__Action item__
Each entry below should be given again exactly; the pictures stay out.
*** Data shown ***
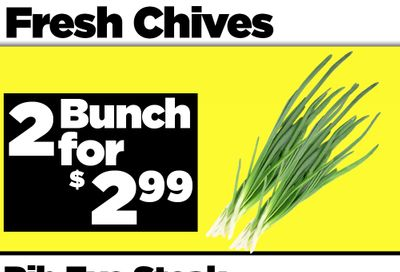 Basha Foods International Flyer November 6 and 7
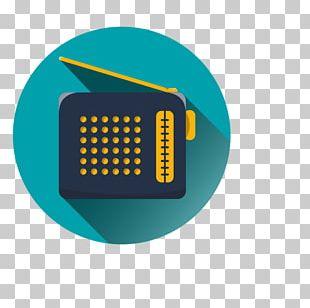 Radio Station Broadcasting Internet Radio PNG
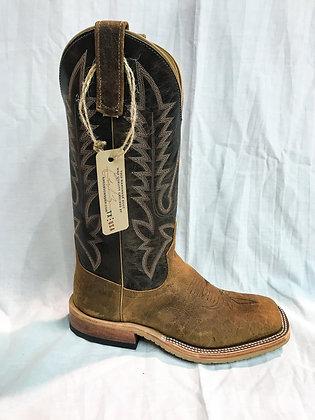 Mens Anderson Bean Brahman Bison Cowboy Boots 324759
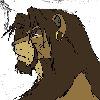 Ohblon's avatar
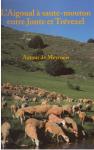 Aigoual à saute-mouton entre Jonte et Trévezel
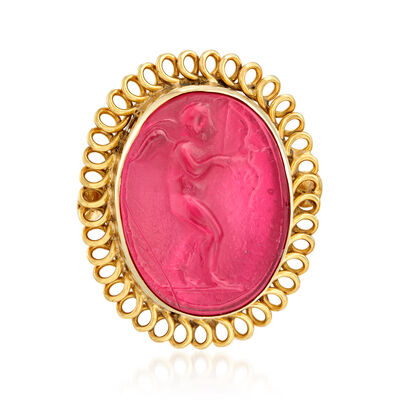 Italian Red Venetian Glass Intaglio and Mother-Of-Pearl Ring in 18kt Gold Over Sterling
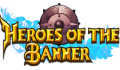 Heroes of the Banner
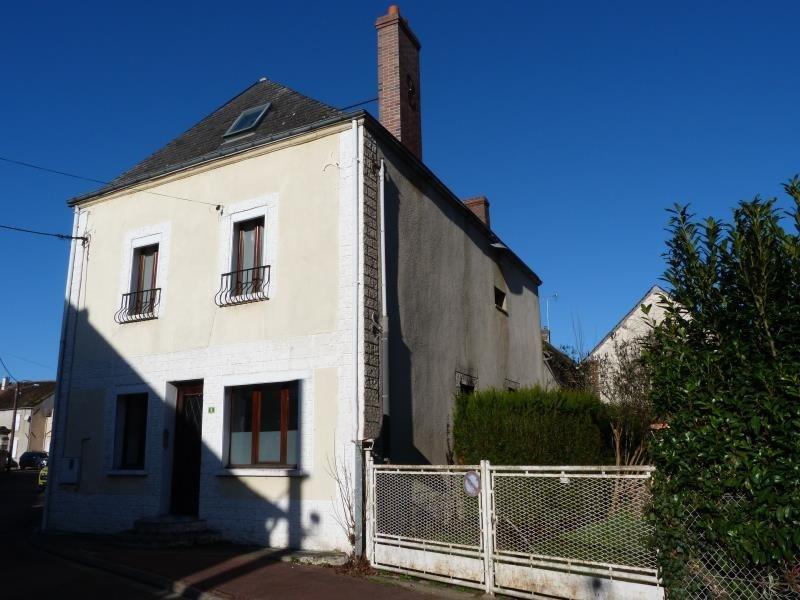 Sale house / villa Chateau-renard 159000€ - Picture 1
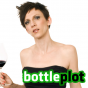 bottleplot Podcast herunterladen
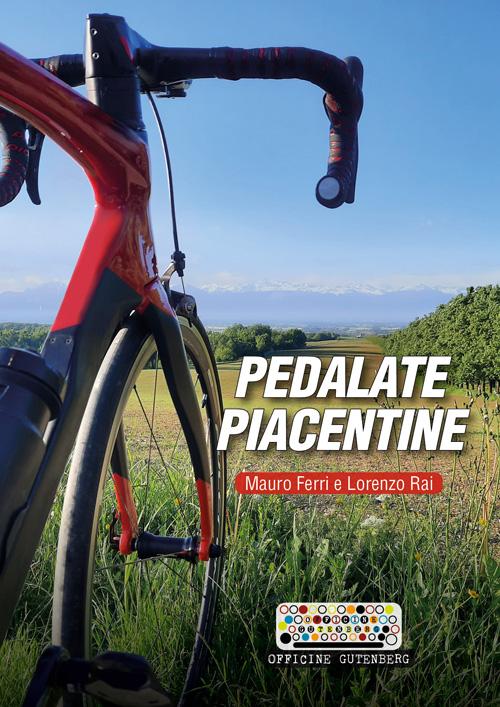 pedalate pacentine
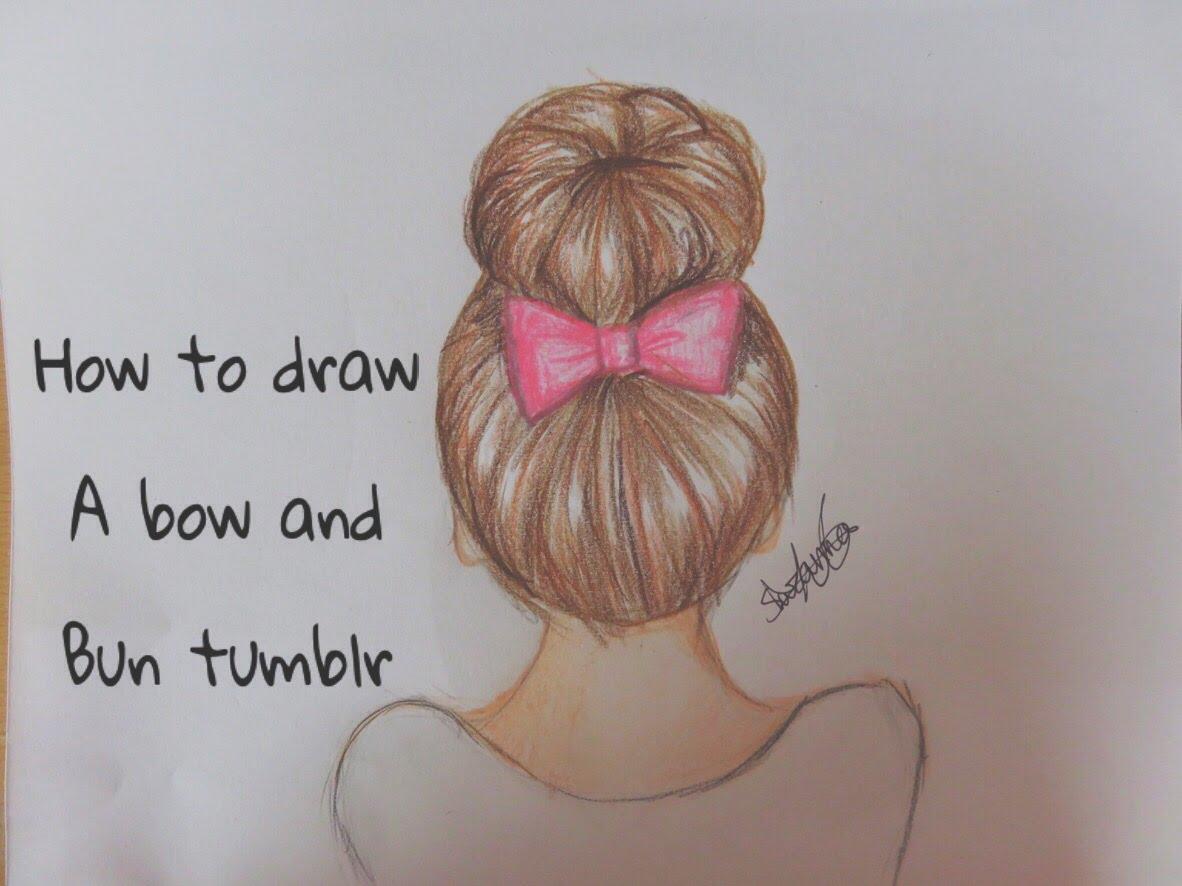 Bun Drawing At Getdrawings Com Free For Personal Use Bun Drawing
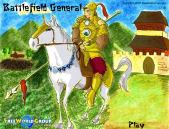 Battlefield General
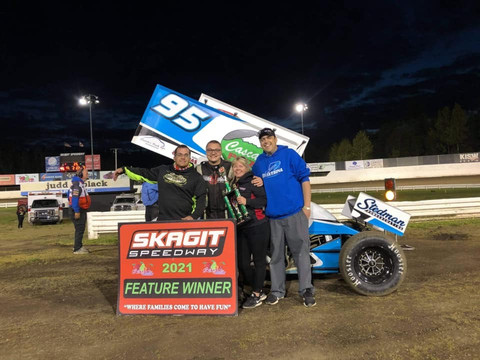 Youngquist Parks It in Dynes Racing Debut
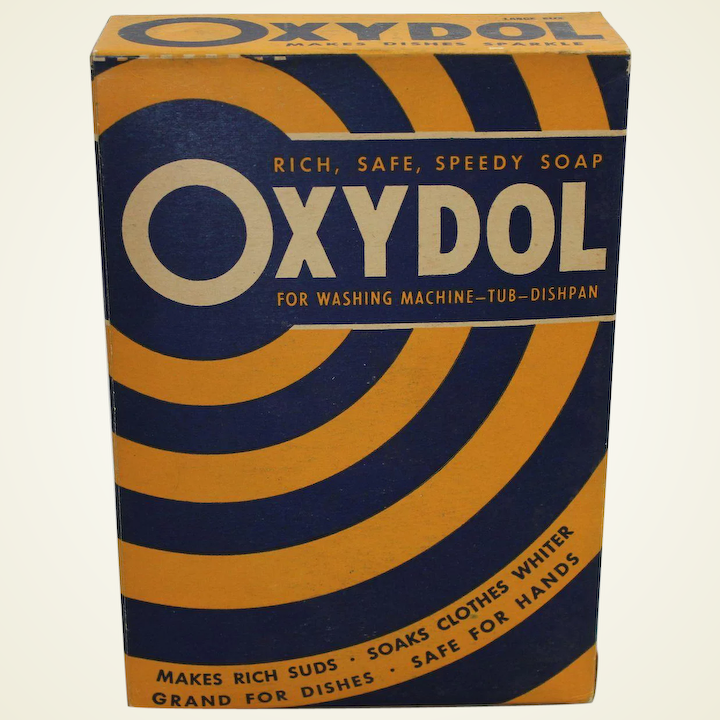 Image result for Oxydol 1950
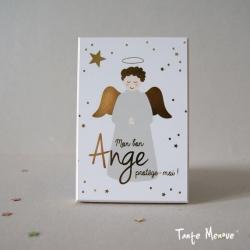 """Carte de prière  """"Ange gardien doré"""""""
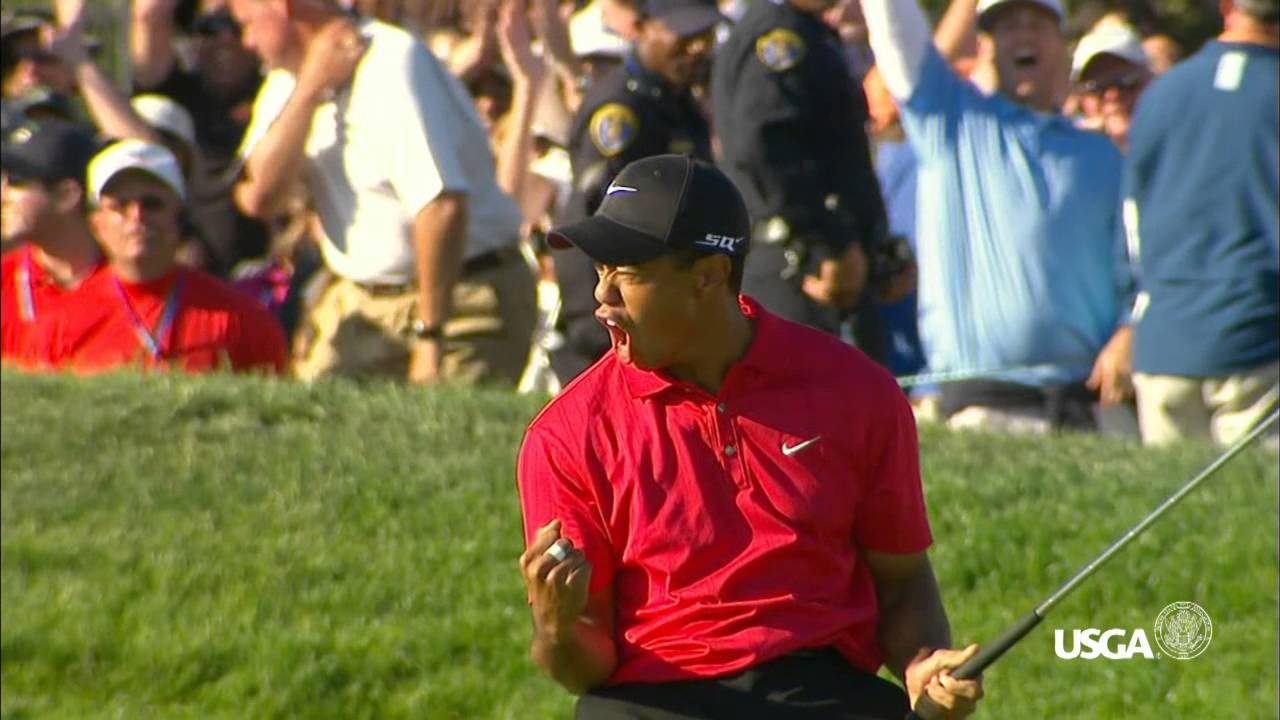 Tiger Woods forced to 'fight' in US Open at Pebble Beach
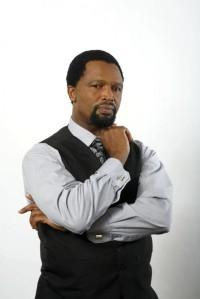 Sello Make Ka Ncube, plays Daniel Nyathi, Scandal's own Prime Evil.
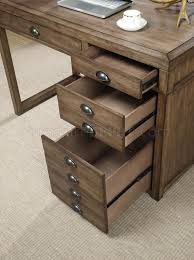 office desk in weathered taupe by coaster w file drawer
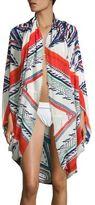 Jules Smith Designs Americana Fringed Kimono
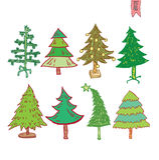 Albero di Natale Illustrazione di vettore Fotografia Stock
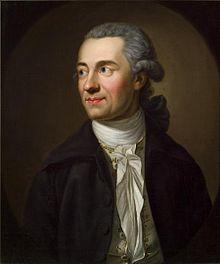 Leopold Friedrich Günther von Goeckingk, Gemälde von Ernst Gottlob nach Anton Graff, 1785, Gleimhaus Halberstadt (Quelle: Wikimedia)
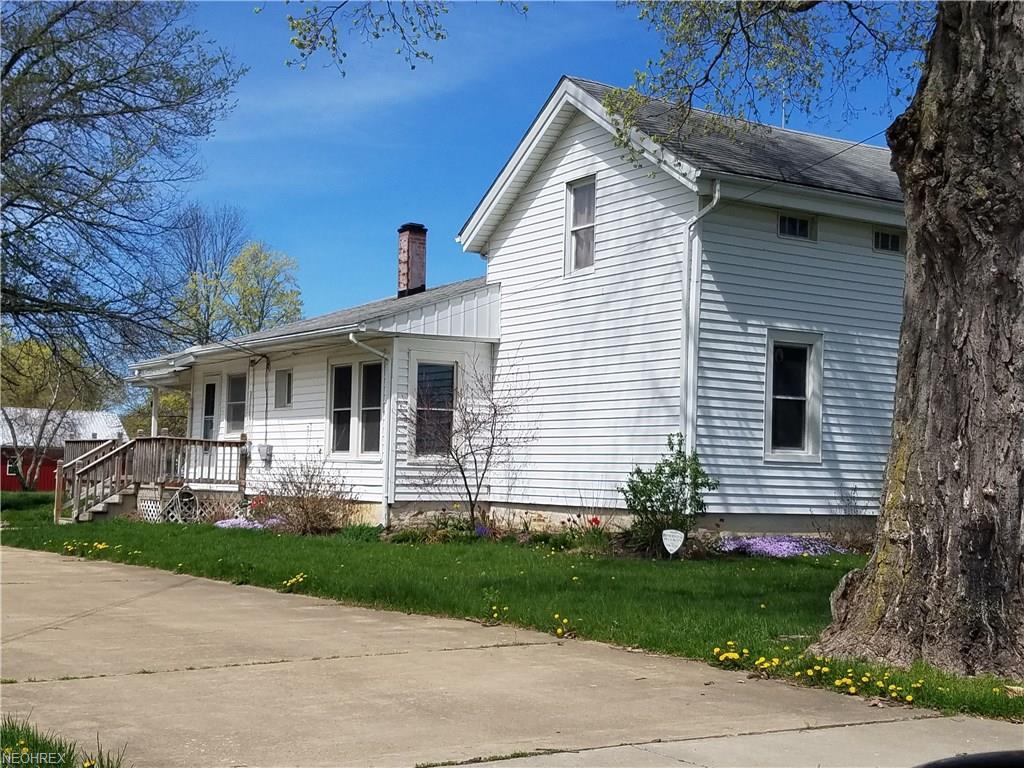 1723 Chestnut St, Austinburg, OH 44010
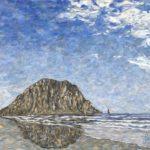 Morro Rock Series #4  ~  Michael & Jordonna Dores, Morro Bay, CA  2019  •  30 x 24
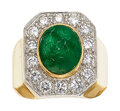 Estate Jewelry:Rings, Emerald, Diamond, Platinum-Topped Gold Ring. ...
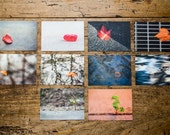 "Postcards set ""Singularities"", 10 different pictures"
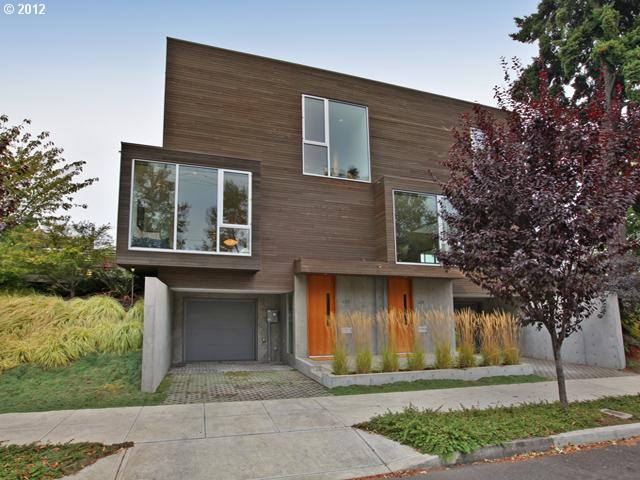 SOLD: $645,000<br>435 N SHAVER, Portland OR 97227<br>3 Beds, 3 Baths, 1,912 Sqft<br>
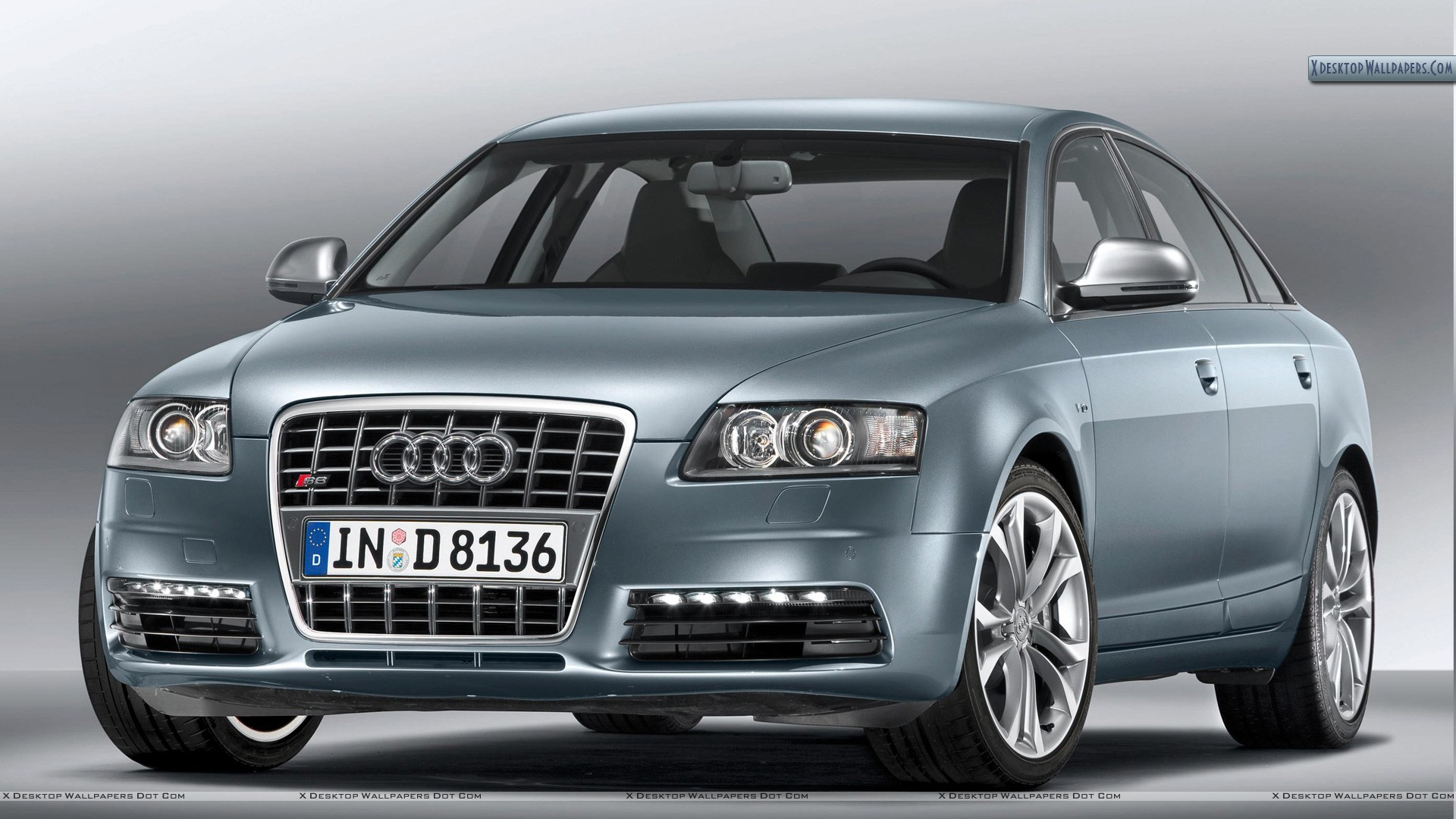 Audi S6 Wallpapers, Photos & Images in HD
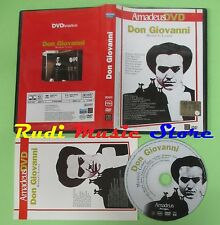DVD MOZART LOSEY Don giovanni 2004 AMADEUS DVD 176 minuti no mc lp vhs cd(DM1)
*** End of Data shown ***
__Response area__
 Basha Foods International Flyer November 6 and 7
 Radio Station Broadcasting Internet Radio PNG
 Mens Anderson Bean Brahman Bison Cowboy Boots 324759
 Ohblon's avatar
 Aigoual à saute-mouton entre Jonte et Trévezel
 Italian Red Venetian Glass Intaglio and Mother-Of-Pearl Ring in 18kt Gold Over Sterling
 Heroes of the Banner
 Sale house / villa Chateau-renard 159000€ - Picture 1
 bottleplot Podcast herunterladen
 pedalate pacentine
 Bun Drawing At Getdrawings Com Free For Personal Use Bun Drawing
 Battlefield General
 Youngquist Parks It in Dynes Racing Debut
 Image result for Oxydol 1950
 """Carte de prière  """"Ange gardien doré"""""""
 Tiger Woods forced to 'fight' in US Open at Pebble Beach
 Sello Make Ka Ncube, plays Daniel Nyathi, Scandal's own Prime Evil.
 office desk in weathered taupe by coaster w file drawer
 Jules Smith Designs Americana Fringed Kimono
 Albero di Natale Illustrazione di vettore Fotografia Stock
 Leopold Friedrich Günther von Goeckingk, Gemälde von Ernst Gottlob nach Anton Graff, 1785, Gleimhaus Halberstadt (Quelle: Wikimedia)
 1723 Chestnut St, Austinburg, OH 44010
 Morro Rock Series #4  ~  Michael & Jordonna Dores, Morro Bay, CA  2019  •  30 x 24
 Estate Jewelry:Rings, Emerald, Diamond, Platinum-Topped Gold Ring. ...
 "Postcards set ""Singularities"", 10 different pictures"
 SOLD: $645,000<br>435 N SHAVER, Portland OR 97227<br>3 Beds, 3 Baths, 1,912 Sqft<br>
 Audi S6 Wallpapers, Photos & Images in HD
DVD MOZART LOSEY Don giovanni 2004 AMADEUS DVD 176 minuti no mc lp vhs cd(DM1)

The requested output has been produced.